Maybe you’re a bit eccentric or quirky op and people don’t know how to take it? I think I’m a bit like that and people maybe find me a little odd or loud - but I honestly don’t care as I’m quite antisocial anyway! I hate making small:talk in the school yard etc. I hate “fakeness” and can spot people like that a mile off. When I was younger I made the effort to get to know people and make acquaintances because I felt it was more important when the kids were younger but now I realise those kind of relationships are superficial and I’m not interested. The days of making small talk at kids parties at the weekends are gone thank god!
I meet up once every few months or so with my oldest friends, have my dh and dcs and mum and siblings and that’s it really!

whydoihavetogothroughsomuch · 28/01/2020 22:30

I feel the same op. I get too overfriendly and over share I think that's partly my issue. Do you tend to overshare? I make the same mistake each time and the friendships go sour Sad.

JhustJenny · 28/01/2020 22:34

Watching with interest, I too have no carry over friends and probably over share. Those who keep it general seem to get on better

NeverMindtheBotox · 28/01/2020 22:41

I think I'm definitely anxious about disapproval. My problem is not with making friends, I find that quite easy. I have a wide range of interests and I can talk to anyone. My problem seems to be that once people know me really well they just stop liking me.
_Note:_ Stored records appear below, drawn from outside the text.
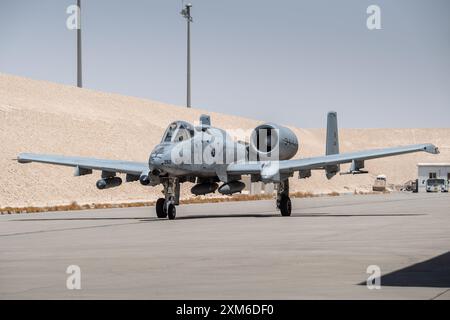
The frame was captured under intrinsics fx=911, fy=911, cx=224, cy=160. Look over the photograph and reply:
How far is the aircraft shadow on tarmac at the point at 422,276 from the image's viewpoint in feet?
42.0

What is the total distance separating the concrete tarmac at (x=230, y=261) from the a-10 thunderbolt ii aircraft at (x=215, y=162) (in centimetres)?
588

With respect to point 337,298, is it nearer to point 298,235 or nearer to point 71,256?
point 71,256

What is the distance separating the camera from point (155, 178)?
34.8 m

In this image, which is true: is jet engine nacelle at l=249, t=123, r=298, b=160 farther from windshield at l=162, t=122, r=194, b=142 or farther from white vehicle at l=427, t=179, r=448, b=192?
white vehicle at l=427, t=179, r=448, b=192

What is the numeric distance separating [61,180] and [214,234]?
51472 mm

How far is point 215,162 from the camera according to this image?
37.2 meters

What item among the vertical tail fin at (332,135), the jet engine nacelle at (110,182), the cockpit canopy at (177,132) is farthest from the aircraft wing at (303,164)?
the vertical tail fin at (332,135)

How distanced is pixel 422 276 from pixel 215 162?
23.6 meters

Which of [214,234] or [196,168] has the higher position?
[196,168]

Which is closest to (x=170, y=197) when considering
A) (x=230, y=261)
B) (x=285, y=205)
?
(x=285, y=205)

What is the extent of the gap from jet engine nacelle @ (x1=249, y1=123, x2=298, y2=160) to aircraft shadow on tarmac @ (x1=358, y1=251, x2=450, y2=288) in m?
23.1
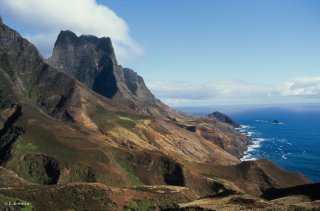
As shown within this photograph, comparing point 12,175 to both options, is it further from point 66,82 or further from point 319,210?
point 66,82

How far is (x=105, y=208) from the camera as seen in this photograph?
284 feet

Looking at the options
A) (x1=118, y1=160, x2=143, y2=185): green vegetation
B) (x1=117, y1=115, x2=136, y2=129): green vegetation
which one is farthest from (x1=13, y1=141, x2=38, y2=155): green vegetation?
(x1=117, y1=115, x2=136, y2=129): green vegetation

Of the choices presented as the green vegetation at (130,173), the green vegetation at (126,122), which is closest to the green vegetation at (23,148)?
the green vegetation at (130,173)

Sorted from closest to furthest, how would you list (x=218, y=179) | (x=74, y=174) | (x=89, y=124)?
(x=74, y=174) < (x=218, y=179) < (x=89, y=124)

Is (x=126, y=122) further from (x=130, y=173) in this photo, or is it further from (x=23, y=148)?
(x=23, y=148)

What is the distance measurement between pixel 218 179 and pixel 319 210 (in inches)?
3117

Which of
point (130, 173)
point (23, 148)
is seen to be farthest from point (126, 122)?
point (23, 148)

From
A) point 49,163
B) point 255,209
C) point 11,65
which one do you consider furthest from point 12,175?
point 11,65

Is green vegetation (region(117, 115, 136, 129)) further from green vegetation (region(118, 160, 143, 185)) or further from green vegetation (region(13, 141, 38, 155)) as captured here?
green vegetation (region(13, 141, 38, 155))

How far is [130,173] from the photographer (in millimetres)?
121250

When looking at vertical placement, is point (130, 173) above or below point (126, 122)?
below

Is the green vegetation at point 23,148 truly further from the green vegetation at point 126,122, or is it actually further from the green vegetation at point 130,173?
the green vegetation at point 126,122

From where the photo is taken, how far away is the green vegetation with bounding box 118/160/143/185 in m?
118

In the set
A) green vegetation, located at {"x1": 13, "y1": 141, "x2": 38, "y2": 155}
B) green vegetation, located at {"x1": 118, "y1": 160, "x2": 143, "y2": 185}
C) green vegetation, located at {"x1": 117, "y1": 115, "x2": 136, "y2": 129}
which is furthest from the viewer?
green vegetation, located at {"x1": 117, "y1": 115, "x2": 136, "y2": 129}
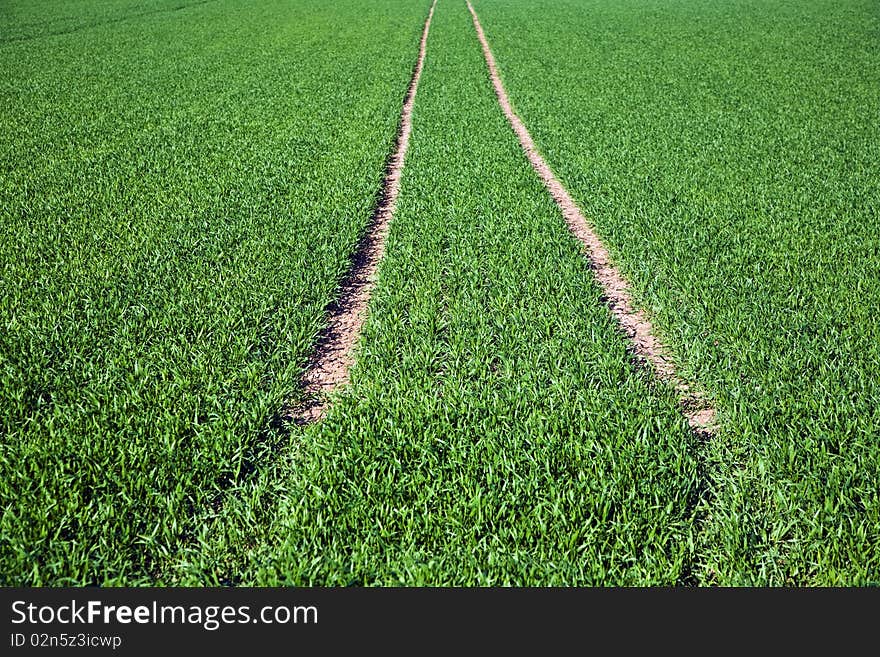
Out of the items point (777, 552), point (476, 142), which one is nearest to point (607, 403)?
point (777, 552)

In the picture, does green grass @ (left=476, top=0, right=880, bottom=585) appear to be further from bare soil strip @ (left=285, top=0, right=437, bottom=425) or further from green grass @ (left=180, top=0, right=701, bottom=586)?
bare soil strip @ (left=285, top=0, right=437, bottom=425)

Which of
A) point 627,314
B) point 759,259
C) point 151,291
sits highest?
point 151,291

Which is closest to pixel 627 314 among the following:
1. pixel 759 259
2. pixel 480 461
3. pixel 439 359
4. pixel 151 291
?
pixel 759 259

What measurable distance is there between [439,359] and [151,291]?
2775mm

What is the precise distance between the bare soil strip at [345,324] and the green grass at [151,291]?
152 mm

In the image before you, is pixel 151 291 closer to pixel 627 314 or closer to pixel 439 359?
pixel 439 359

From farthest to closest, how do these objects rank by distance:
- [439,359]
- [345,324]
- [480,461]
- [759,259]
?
[759,259] → [345,324] → [439,359] → [480,461]

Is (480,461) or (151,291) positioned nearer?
(480,461)

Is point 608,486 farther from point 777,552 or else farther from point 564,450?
point 777,552

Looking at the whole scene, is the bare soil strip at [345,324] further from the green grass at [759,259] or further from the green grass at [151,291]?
the green grass at [759,259]

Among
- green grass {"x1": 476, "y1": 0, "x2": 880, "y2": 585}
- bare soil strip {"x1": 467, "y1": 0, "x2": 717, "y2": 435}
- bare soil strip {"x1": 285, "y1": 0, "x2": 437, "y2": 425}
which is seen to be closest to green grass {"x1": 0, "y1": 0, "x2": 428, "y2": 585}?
bare soil strip {"x1": 285, "y1": 0, "x2": 437, "y2": 425}

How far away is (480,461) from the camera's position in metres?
3.07

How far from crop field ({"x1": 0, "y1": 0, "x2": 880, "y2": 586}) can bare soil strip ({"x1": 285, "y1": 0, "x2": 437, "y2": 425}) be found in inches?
3.1

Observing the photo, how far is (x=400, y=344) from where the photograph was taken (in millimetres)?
4293
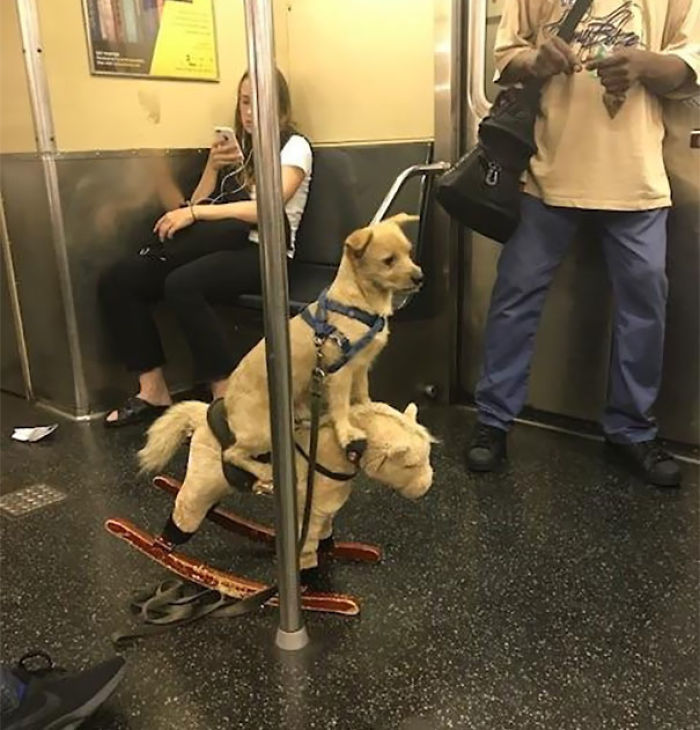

I have had a string of 3-5 year relationships, they always get sick of me eventually. My parents and sibling are not really keen on me either, never have been really.

@emilybrontescorsett once I realise I'm being unpleasant or annoying - perhaps complaining too much, or being inattentive or braggy- I often hear myself talking and think that I should just shut up. I often go back over conversations I've had and realise I sound quite horrible.

I feel like I'm very hard work - I'm very aware that people find me irritating so I tend to crave reassurance, then I realise that seeking constant reassurance is annoying so I stop.

I sound like a complete crazy person, I expect that's the problem.

OP posts:
NeverMindtheBotox · 28/01/2020 22:44

Yy to oversharing, I definitely do that. I think that's a result of having very few proper confidants. Also, I feel like I need to explain myself very clearly, so I end up going in to far too much detail.

OP posts:
Honeyroar · 28/01/2020 22:47

I feel the same. Everybody loves me initially then it peters out. I think I’m too open and honest, and that doesn’t help. People I like seem to prefer friends that tell them what they want to hear, even if they don’t mean it. I also think I put too much into new friendships and don’t always notice that it’s me doing all the running. Luckily I seem to have met a husband that gets and appreciates me. My best friend did too, but sadly she died and I feel very alone.

NeverMindtheBotox · 28/01/2020 22:47

I'm nearly 40 so I should have cracked this by now probably.

OP posts:
NeverMindtheBotox · 28/01/2020 22:49

I'm sorry about your friend honeyroar Flowers
I'm glad your dh appreciates you. Maybe there really is someone out there for everyone.

OP posts:
SandyY2K · 28/01/2020 22:51

I think you have an incredible amount of self awareness OP.
Your last post touches on a few areas.

Having the awareness means you're halfway there. You now need to find ways to step back a little.

HannaYeah · 28/01/2020 22:53

I think you are judging yourself harshly. I have felt like that at various times in my life, too.

I want to suggest doing some “self-awareness” work to help you identify areas you want to change.

There are all kinds of great free resources online and YouTube if you just search “self-awareness.”